The data comes in four objects:

methylation

Matrix of methylation values at 5,986 sites measured on 40 samples

pheno

Vector of phenotype, indicating whether the sample comes from a B cell

position

Data frame recording the position of each CpG site along the chromosome

index

Index vector used in the computation of PCEV-block

methylation2

Matrix of methylation values at 1000 sites measured on 40 samples

pheno2

Vector of phenotype, indicating the cell type of the sample (B cell, T cell, or Monocyte)

position2

Data frame recording the position of each CpG site along the chromosome

Details

Methylation was first measured at 24,068 sites, on 40 samples. Filtering was performed to keep the 25% most variable sites. See the vignette for more detail.

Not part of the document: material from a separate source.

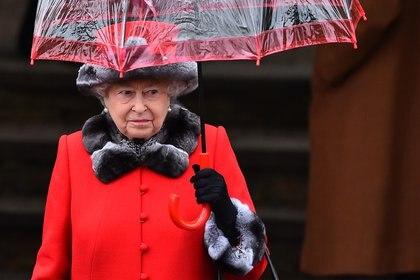 """Con esta frase latina """"annus horribilis"""" (año horrible), la reina Isabel II definió al año 1992. Carlos y Andrés se separaron de sus esposas, Ana se divorció y un incendio grave destruyó parte delcastillo de Windsor"""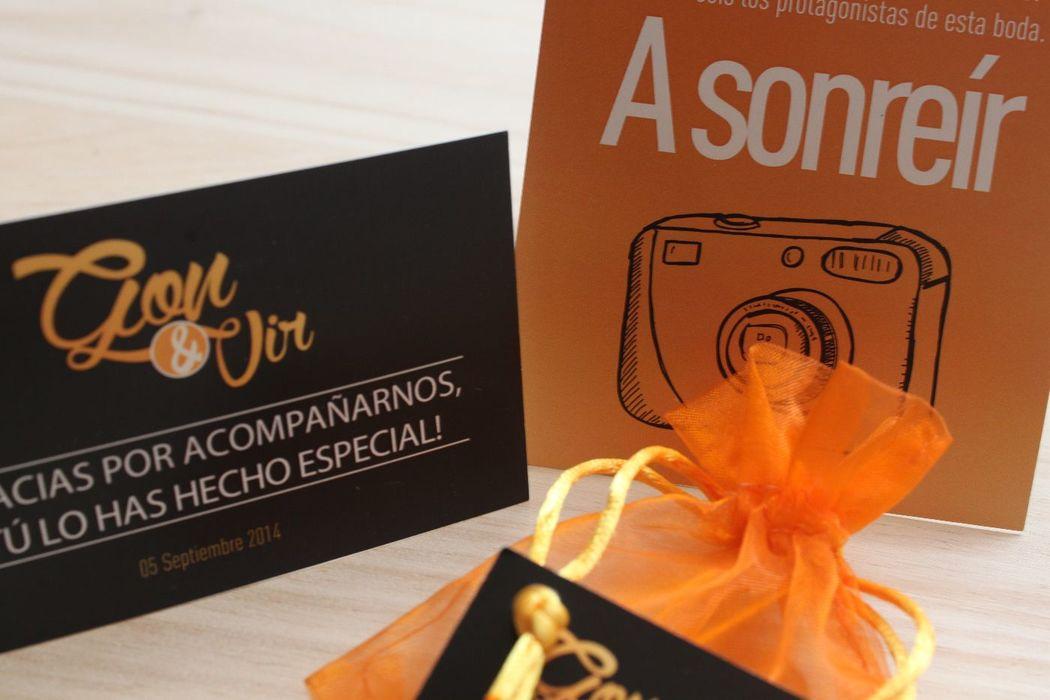 We Are. - Bolsitas de arroz personalizadas, Tarjetón para cámara desechable y tarjetón de agradecimiento en detalles de invitados.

A second sample of the methylation dataset was extracted. This second dataset contains methylation values at 1000 CpG dinucleotides.

Source

Tomi Pastinen, McGill University, Genome Quebec.


Permutation p-value

Description

Computes a p-value using a permutation procedure.

Usage

permutePval(pcevObj, ...)

## Default S3 method:
permutePval(pcevObj, ...)

## S3 method for class 'PcevClassical'
permutePval(pcevObj, shrink, index, nperm, ...)

## S3 method for class 'PcevBlock'
permutePval(pcevObj, shrink, index, nperm, ...)

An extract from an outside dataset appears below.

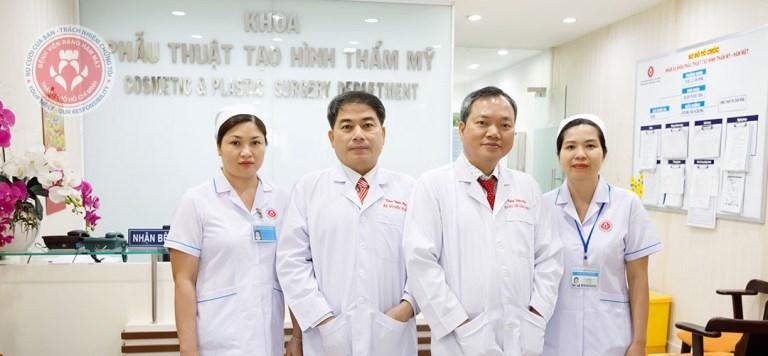Các bác sĩ tại khoa phẫu thuật tạo hình thẩm mỹ Bệnh Viện Răng Hàm mặt TPHCM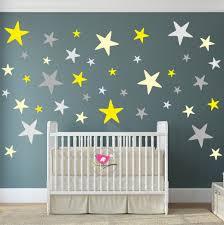 wandtattoo sterne gelb und grau kinderzimmer dekor baby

## S3 method for class 'PcevSingular'
permutePval(pcevObj, shrink, index, nperm, ...)

Arguments

pcevObj

A pcev object of class PcevClassical or PcevSingular PcevBlock

...

Extra parameters.

shrink

Should we use a shrinkage estimate of the residual variance?

index

If pcevObj is of class PcevBlock, index is a vector describing the block to which individual response variables correspond.

nperm

The number of permutations to perform.


Roy's largest root exact test

Description

In the classical domain of PCEV applicability this function uses Johnstone's approximation to the null distribution of ' Roy's Largest Root statistic. It uses a location-scale variant of the Tracy-Widom distribution of order 1.

Usage

roysPval(pcevObj, ...)

## Default S3 method:
roysPval(pcevObj, ...)

## S3 method for class 'PcevClassical'
roysPval(pcevObj, shrink, index, ...)

## S3 method for class 'PcevSingular'
roysPval(pcevObj, shrink, index, nperm, ...)

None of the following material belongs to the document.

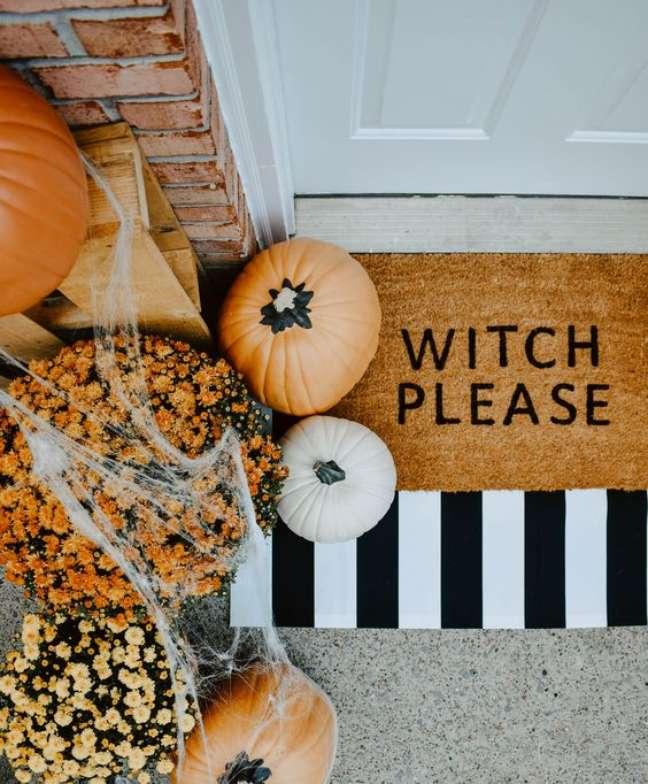 25. Decoração de festa de Halloween na entrada de casa com abóboras – Por: GlooDecor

## S3 method for class 'PcevBlock'
roysPval(pcevObj, shrink, index, ...)

Arguments

pcevObj

A pcev object of class PcevClassical or PcevBlock

...

Extra parameters.

shrink

Should we use a shrinkage estimate of the residual variance?

index

If pcevObj is of class PcevBlock, index is a vector describing the block to which individual response variables correspond

nperm

Number of permutations for Tracy-Widom empirical estimate.

Details

Note that if shrink is set to TRUE, the location-scale parameters are estimated using a small number of permutations.


Wilks' lambda exact test

Description

Computes a p-value using Wilks' Lambda.

Usage

wilksPval(pcevObj, ...)

## Default S3 method:
wilksPval(pcevObj, ...)

## S3 method for class 'PcevClassical'
wilksPval(pcevObj, shrink, index, ...)

## S3 method for class 'PcevSingular'
wilksPval(pcevObj, shrink, index, ...)

## S3 method for class 'PcevBlock'
wilksPval(pcevObj, shrink, index, ...)

Arguments

pcevObj

A pcev object of class PcevClassical or PcevBlock

...

Extra parameters.

shrink

Should we use a shrinkage estimate of the residual variance?

index

If pcevObj is of class PcevBlock, index is a vector describing the block to which individual response variables correspond.

Details

The null distribution of this test statistic is only known in the case of a single covariate, and therefore this is the only case implemented.